57 - L’art dans la culture de l’argent

Publié le par Ya Santal

DSC01169.jpg  On peut distinguer deux types d’œuvre d’art : les oeuvres commerciales et les œuvres non-commerciales.
   Les œuvres d’art non-commerciales sont réalisées par des artistes qui n’ont eu pour seul objectif que de se faire plaisir. Ils ont pris du plaisir en mobilisant toute leur capacité de travail, leur maîtrise technique et leur talent créatif pour exprimer la complexité et l’originalité de leur personnalité la plus secrète. Leur œuvre est à leurs yeux terminée seulement lorsqu’elle est l’image d’une partie d’eux-mêmes avec toute l’exactitude que permet leur talent. À aucun moment, le désir de plaire aux autres n’intervient dans le processus créatif. À ce prix, l’œuvre devient paradoxalement une œuvre universelle car elle contient une part plus ou moins importante de chacun d’entre nous. À son contact, nous nous sentons concernés par l’œuvre parce qu’elle exprime une partie de nous-même. Le langage d’une œuvre d’un artiste solitaire exprime une part des émotions universelles. À la vue de ce genre d’œuvre, des émotions subtiles surgissent comme sur commande et procurent un plaisir toujours renouvelé, même lorsqu’il s’agit d’émotions difficiles comme la peur ou l’effroi car elles sont éprouvées dans la sécurité d’un musé ou d’une salle de cinéma.

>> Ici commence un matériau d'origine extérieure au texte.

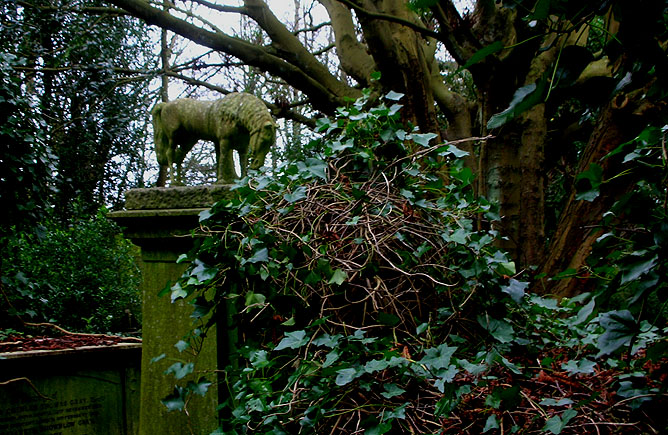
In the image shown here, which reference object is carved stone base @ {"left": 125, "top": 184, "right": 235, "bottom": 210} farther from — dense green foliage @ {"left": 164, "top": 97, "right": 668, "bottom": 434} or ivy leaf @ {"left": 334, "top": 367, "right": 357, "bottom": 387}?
ivy leaf @ {"left": 334, "top": 367, "right": 357, "bottom": 387}

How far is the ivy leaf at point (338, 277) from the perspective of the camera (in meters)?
1.56

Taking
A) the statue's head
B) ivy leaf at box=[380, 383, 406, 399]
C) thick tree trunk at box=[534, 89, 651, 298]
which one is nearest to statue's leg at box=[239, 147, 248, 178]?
the statue's head

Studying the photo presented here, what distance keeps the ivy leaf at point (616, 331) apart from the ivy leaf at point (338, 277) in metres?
0.76

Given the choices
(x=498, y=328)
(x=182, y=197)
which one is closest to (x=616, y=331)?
(x=498, y=328)

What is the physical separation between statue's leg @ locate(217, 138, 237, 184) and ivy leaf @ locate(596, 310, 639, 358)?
6.53 ft

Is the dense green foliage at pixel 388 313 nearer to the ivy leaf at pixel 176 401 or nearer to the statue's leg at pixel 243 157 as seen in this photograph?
the ivy leaf at pixel 176 401

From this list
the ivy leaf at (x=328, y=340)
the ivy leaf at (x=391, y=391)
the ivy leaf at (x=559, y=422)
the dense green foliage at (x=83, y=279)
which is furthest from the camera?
the dense green foliage at (x=83, y=279)

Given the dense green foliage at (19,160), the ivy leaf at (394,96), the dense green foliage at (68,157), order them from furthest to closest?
the dense green foliage at (68,157) < the dense green foliage at (19,160) < the ivy leaf at (394,96)

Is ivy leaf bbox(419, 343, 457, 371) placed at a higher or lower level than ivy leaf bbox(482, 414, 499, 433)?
higher

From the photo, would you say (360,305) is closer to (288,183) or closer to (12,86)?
(288,183)

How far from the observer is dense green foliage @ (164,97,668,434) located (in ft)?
4.33

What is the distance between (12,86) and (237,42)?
2.74 metres

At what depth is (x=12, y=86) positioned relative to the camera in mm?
3648

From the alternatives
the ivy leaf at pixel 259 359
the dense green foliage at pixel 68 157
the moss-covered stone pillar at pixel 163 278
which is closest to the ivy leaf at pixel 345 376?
the ivy leaf at pixel 259 359
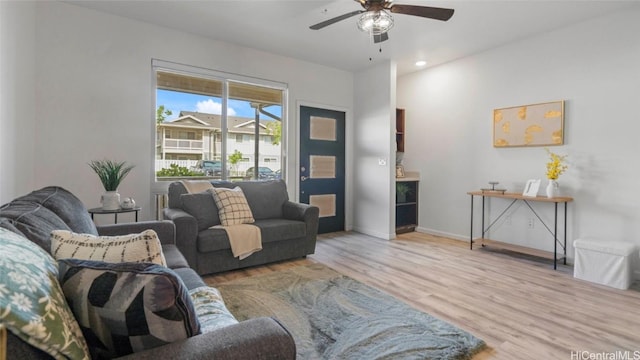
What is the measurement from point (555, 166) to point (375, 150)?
7.56 feet

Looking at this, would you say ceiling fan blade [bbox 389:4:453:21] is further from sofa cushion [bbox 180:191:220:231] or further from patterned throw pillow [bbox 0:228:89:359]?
patterned throw pillow [bbox 0:228:89:359]

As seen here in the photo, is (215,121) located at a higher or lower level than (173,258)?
higher

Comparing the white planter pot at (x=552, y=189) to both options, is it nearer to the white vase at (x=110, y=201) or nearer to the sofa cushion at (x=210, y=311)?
the sofa cushion at (x=210, y=311)

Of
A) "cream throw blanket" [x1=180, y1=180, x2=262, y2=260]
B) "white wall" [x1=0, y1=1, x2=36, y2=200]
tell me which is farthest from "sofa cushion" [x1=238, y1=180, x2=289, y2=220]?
"white wall" [x1=0, y1=1, x2=36, y2=200]

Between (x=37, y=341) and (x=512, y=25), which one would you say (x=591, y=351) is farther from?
(x=512, y=25)

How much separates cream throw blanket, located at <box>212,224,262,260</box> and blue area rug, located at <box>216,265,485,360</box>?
29cm

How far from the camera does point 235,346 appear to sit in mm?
840

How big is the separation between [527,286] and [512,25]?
282 cm

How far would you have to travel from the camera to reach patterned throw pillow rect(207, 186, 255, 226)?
3270 mm

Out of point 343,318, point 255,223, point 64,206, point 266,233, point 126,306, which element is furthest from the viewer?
point 255,223

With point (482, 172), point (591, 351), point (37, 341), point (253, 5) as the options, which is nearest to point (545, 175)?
point (482, 172)

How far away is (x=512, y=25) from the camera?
138 inches

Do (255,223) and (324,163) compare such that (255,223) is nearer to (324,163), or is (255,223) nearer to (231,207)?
(231,207)

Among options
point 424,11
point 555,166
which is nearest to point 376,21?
point 424,11
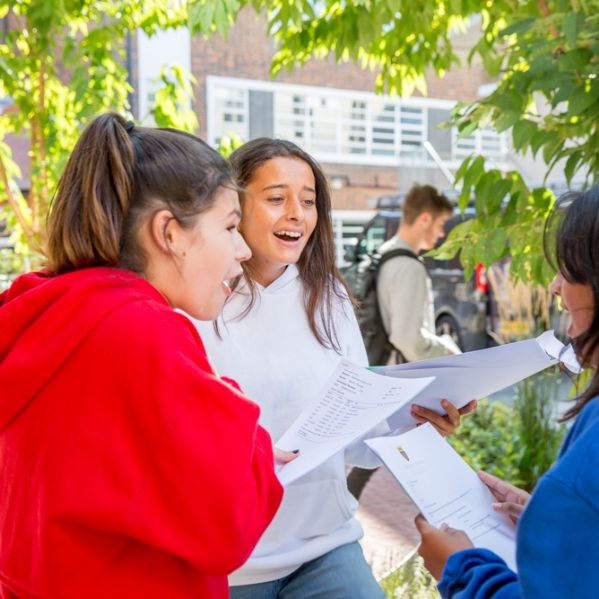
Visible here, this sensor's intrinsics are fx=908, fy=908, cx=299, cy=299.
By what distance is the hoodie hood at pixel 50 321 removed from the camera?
142 centimetres

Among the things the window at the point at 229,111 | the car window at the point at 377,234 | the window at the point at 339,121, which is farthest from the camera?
the window at the point at 339,121

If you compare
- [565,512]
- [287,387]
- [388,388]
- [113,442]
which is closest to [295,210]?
[287,387]

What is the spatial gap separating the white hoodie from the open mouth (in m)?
0.10

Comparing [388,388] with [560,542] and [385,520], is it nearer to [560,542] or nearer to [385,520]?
[560,542]

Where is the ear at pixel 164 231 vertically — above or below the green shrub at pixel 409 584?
above

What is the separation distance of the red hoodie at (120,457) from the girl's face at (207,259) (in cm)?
14

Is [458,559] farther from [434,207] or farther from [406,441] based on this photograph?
[434,207]

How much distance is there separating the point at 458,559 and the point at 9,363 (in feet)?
2.56

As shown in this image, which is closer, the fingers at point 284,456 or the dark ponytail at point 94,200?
the dark ponytail at point 94,200

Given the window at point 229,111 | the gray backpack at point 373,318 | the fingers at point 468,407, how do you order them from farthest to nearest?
the window at point 229,111
the gray backpack at point 373,318
the fingers at point 468,407

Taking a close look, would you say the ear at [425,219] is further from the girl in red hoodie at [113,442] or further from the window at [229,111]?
the window at [229,111]

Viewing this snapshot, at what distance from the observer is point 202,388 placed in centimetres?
139

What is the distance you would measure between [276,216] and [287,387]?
461 millimetres

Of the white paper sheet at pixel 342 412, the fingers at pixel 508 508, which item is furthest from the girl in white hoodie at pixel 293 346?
the fingers at pixel 508 508
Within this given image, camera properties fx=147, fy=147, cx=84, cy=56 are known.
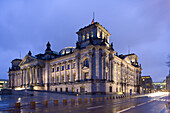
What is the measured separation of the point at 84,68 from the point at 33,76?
28.0 meters

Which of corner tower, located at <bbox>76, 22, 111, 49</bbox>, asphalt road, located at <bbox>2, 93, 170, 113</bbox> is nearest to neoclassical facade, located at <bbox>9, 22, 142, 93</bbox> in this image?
corner tower, located at <bbox>76, 22, 111, 49</bbox>

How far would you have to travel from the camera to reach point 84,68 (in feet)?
171

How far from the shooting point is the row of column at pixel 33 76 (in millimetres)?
65688

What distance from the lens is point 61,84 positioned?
61.1m

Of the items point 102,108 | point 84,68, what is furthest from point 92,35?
point 102,108

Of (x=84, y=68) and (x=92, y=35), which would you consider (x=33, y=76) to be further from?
(x=92, y=35)

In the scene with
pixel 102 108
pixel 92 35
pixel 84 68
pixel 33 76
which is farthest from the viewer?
pixel 33 76

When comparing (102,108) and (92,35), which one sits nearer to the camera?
(102,108)

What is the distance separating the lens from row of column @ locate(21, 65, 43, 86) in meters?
65.7

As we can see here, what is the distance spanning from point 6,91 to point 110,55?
1685 inches

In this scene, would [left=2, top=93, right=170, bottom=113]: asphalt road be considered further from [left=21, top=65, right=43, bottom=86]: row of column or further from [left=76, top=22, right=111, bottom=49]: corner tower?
[left=21, top=65, right=43, bottom=86]: row of column

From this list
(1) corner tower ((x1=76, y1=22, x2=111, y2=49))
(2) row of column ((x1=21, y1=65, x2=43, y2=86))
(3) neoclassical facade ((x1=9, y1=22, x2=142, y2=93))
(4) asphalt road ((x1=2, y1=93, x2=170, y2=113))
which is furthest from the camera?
(2) row of column ((x1=21, y1=65, x2=43, y2=86))

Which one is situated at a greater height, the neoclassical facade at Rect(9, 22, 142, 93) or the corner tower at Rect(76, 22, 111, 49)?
the corner tower at Rect(76, 22, 111, 49)

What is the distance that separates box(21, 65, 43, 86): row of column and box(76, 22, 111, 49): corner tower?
930 inches
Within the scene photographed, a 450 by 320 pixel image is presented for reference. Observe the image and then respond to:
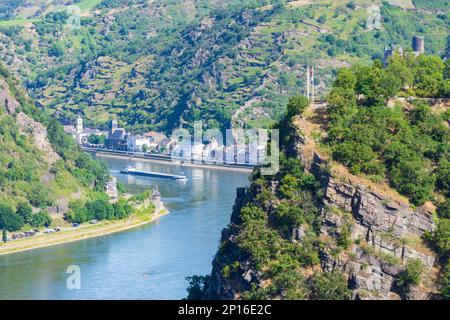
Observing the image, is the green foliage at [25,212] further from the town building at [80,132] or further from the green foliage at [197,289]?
the town building at [80,132]

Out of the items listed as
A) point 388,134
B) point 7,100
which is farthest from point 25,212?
point 388,134

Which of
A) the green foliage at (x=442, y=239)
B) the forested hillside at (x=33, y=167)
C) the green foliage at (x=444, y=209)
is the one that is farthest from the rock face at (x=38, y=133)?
the green foliage at (x=442, y=239)

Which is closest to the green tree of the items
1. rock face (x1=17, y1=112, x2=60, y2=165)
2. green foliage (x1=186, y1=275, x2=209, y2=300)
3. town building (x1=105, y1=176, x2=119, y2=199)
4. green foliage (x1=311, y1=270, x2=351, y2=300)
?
rock face (x1=17, y1=112, x2=60, y2=165)

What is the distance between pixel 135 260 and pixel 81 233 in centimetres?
1043

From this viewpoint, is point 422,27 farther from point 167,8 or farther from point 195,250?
point 195,250

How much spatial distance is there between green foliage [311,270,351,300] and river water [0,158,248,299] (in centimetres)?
1151

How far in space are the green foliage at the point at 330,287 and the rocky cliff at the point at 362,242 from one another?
0.82 feet

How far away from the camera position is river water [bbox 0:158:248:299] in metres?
49.4

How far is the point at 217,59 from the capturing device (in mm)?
123750

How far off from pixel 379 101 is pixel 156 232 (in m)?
24.2

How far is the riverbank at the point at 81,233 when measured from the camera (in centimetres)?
6197

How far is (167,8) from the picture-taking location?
165 metres

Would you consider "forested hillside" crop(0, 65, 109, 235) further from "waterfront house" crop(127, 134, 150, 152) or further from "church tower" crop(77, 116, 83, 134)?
"church tower" crop(77, 116, 83, 134)
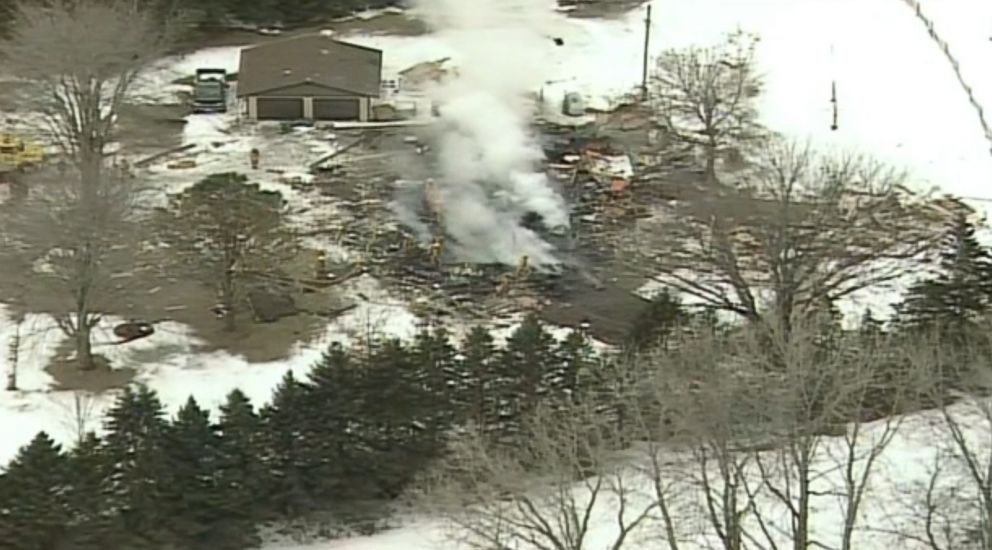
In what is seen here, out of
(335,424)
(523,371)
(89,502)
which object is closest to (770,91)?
(523,371)

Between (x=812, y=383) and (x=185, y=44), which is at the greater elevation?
(x=185, y=44)

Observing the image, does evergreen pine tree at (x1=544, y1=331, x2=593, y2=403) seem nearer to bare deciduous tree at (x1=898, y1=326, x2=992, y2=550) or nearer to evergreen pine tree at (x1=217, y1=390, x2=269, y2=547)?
evergreen pine tree at (x1=217, y1=390, x2=269, y2=547)

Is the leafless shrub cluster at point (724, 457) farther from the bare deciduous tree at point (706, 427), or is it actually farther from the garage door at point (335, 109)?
A: the garage door at point (335, 109)

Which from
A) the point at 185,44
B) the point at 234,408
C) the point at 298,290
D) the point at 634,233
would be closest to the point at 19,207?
the point at 298,290

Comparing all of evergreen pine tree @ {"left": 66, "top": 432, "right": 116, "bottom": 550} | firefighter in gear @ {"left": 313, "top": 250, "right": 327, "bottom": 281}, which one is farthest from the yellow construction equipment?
evergreen pine tree @ {"left": 66, "top": 432, "right": 116, "bottom": 550}

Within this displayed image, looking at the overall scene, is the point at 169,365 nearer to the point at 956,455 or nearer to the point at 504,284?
the point at 504,284

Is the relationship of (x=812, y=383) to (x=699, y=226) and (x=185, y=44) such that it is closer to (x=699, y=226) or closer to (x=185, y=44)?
(x=699, y=226)

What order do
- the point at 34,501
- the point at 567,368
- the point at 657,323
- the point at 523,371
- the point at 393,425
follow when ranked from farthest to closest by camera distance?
the point at 657,323
the point at 567,368
the point at 523,371
the point at 393,425
the point at 34,501
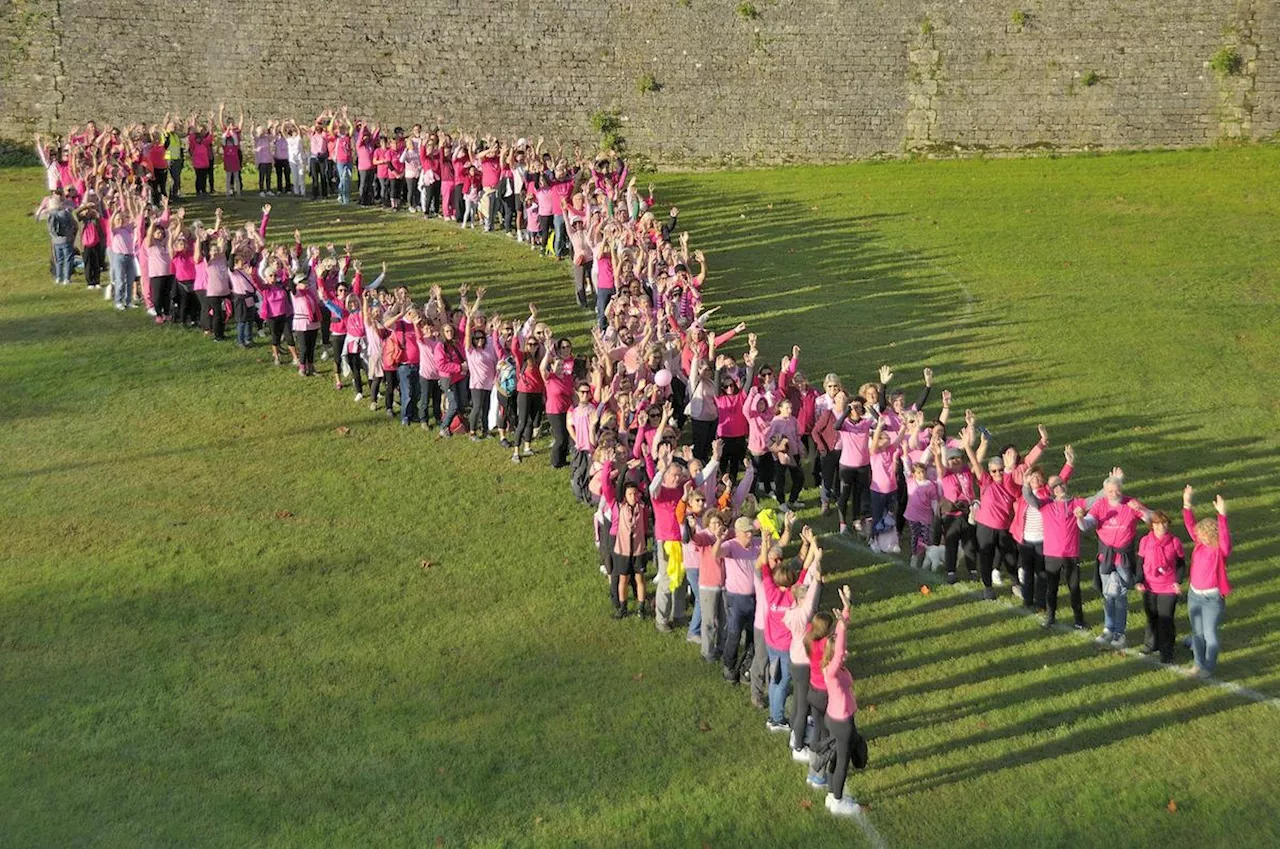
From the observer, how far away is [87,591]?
13602 millimetres

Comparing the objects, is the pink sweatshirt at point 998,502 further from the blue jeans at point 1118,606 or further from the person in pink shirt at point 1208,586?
the person in pink shirt at point 1208,586

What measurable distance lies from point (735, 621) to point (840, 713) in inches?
74.8

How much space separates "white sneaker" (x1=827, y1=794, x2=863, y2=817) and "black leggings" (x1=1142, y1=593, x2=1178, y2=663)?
364cm

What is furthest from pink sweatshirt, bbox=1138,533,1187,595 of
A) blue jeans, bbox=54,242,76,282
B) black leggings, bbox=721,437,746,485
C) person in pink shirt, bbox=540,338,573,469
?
blue jeans, bbox=54,242,76,282

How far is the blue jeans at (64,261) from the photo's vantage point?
22.1m

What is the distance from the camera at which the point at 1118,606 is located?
1271 centimetres

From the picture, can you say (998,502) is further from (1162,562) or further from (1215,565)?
(1215,565)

   Les œuvres commerciales ne traduisent pas l’intimité psychologique de l’artiste, mais les aspirations au plaisir d’un publique à une époque donnée, formatée par les valeurs et les effets de la mode. Elles peuvent atteindre un haut niveau de qualité quand l’artiste a répondu à la demande avec talent. L’intérêt de ces œuvres n’est plus dans l’expression psychologique d’une intimité humaine. Il est dans sa fonction sociologique de témoin d’une époque pour les générations suivantes.
   La morale de l’argent dévalorise le travail de l’artiste en l’incitant à réduire le temps passé à la réalisation de leur œuvre et à canaliser leur talent  vers le profit par la facilité de la provocation et la recherche à tout prix de l’originalité. Elle marginalise les œuvres d’artiste solitaire au profit d’œuvre qui n’exprime plus les subtilités de la nature humaine ou sociale. Elle produit un déséquilibre dans la production artistique. Les œuvres opportunistes, les plus souvent superficielles prolifèrent aux dépens des créations artistiques à valeur universelle.